Le premier morceau, Attrape moi, est une composition d’un ami de Patrice Boccabella qui l’a écrit dans l’esprit de fuir la tonalité, ce qu’il réussit fort bien d’ailleurs avec des harmonies bizarres, une musique décalée, de très belles improvisations élaborées autant de Patrice au piano que de Pierre-Yves Côte à la contrebasse.
Si je n’avais pas su que nous partions dans Urgences, je l’aurais un peu imaginé en entendant une note sur deux, toujours la même, telle le « pin-pon » de l’ambulance, sur le manche de la contrebasse. Nous revenons à une musique plus mélodique. Yvan Oukrid à la batterie est très présent tout en restant très discret et s’adapte parfaitement aux humeurs des musiciens lors des improvisations.

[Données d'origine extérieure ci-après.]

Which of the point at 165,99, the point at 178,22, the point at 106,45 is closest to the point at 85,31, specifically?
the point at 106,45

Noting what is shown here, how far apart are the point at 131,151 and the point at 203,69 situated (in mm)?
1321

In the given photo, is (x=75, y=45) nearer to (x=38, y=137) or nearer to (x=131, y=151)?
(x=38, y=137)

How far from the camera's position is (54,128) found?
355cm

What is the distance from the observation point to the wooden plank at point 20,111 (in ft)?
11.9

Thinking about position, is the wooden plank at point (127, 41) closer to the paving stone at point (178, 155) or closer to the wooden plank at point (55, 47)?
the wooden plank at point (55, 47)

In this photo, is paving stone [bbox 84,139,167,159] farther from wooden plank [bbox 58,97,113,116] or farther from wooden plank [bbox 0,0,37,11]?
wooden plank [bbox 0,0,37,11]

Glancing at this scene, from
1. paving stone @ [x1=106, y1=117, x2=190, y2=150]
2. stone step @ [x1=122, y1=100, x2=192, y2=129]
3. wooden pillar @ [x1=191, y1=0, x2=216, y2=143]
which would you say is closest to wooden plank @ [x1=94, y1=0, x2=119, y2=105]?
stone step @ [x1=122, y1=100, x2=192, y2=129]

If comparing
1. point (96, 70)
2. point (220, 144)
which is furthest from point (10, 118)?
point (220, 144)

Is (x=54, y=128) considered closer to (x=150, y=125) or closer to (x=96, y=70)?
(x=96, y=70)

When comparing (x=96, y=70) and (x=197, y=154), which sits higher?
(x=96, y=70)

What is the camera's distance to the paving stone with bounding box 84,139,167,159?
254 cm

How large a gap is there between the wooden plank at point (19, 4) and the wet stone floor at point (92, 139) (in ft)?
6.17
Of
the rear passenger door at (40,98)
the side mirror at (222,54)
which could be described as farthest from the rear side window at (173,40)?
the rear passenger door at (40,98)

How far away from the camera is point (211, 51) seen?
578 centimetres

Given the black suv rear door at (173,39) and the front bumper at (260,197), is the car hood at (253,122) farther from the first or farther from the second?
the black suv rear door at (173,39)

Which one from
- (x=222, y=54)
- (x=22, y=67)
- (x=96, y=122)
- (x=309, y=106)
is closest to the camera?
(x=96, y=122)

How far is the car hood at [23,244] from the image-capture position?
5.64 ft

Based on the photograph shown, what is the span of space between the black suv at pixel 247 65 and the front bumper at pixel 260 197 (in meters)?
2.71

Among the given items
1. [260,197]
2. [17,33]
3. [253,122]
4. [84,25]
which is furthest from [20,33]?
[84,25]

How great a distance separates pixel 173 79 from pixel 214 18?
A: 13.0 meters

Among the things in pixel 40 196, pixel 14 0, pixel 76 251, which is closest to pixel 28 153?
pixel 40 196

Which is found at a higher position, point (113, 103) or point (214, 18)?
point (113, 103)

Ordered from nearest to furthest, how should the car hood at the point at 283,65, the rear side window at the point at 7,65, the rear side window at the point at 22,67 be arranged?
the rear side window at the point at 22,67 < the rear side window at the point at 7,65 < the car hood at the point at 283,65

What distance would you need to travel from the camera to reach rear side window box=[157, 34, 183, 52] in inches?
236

Le standard suivant, Caravan, introduit par Yvan sur un rythme très rapide nous démontre leur capacité à accaparer des thèmes connus pour les explorer et les rendre tellement déconcertants, un tempo doublé sur le thème A (composé par Juan Tizol, le reste du l’écriture est complétée par Duke Ellington), des décalages rythmiques subtils.
Place à une création de Pierre-Yves, Andia, introduit par la contrebasse sur une pulsation ternaire dansante. Le thème est très beau et parfois j’ai l’impression d’entendre le refrain de la java bleue mais peut-être n’est-ce que mon esprit qui se laisse manipuler par cette douce et belle mélodie. L’improvisation de Pierre-Yves tourne joliment autour du thème et Patrice se lance dans un chorus très aérien.
Retour à une composition avec Résilience, ballade à la carrure bizarre et un solo (terme volontairement choisi car il joue seul) de contrebasse où tout le public est suspendu à ses doigts. Il part sur une allure plus soutenue qui donne le départ à la batterie.
Nous continuons avec des standards ; Time Remembered (Bill Evans), Israel (John Carisi) sur un tempo hyper rapide et un solo de piano rappelant Hiromi.
Lonely Woman (Ornette Coleman), introduit par Yvan qui joue avec la gravité en laissant tomber ses baguettes sur les toms pour un rebond extrêmement intéressant. Nous sommes dans une carrure vraiment spéciale, des accords très décalés et nos trois musiciens partent dans un délire général. Patrice nous avoue avoir mélangé une rythmique de manga au thème original, ce qui explique la difficulté à s’y retrouver.
Coltrane est cité avec Giant Steps, interprété en 7/8 sur une pulsation fulgurante, suivi d’une ballade pour ramener un peu de calme, Bill Evans écrit par Lyle Mays.
Nous terminons sur un thème de Ornette Colleman, Turnaround ; le piano expose le thème avant que chaque artiste ne se lance dans un chorus.
Un trio à découvrir pour ouvrir nos horizons musicaux autour de compositions et de standards remodelés à leur manière avec sensibilité.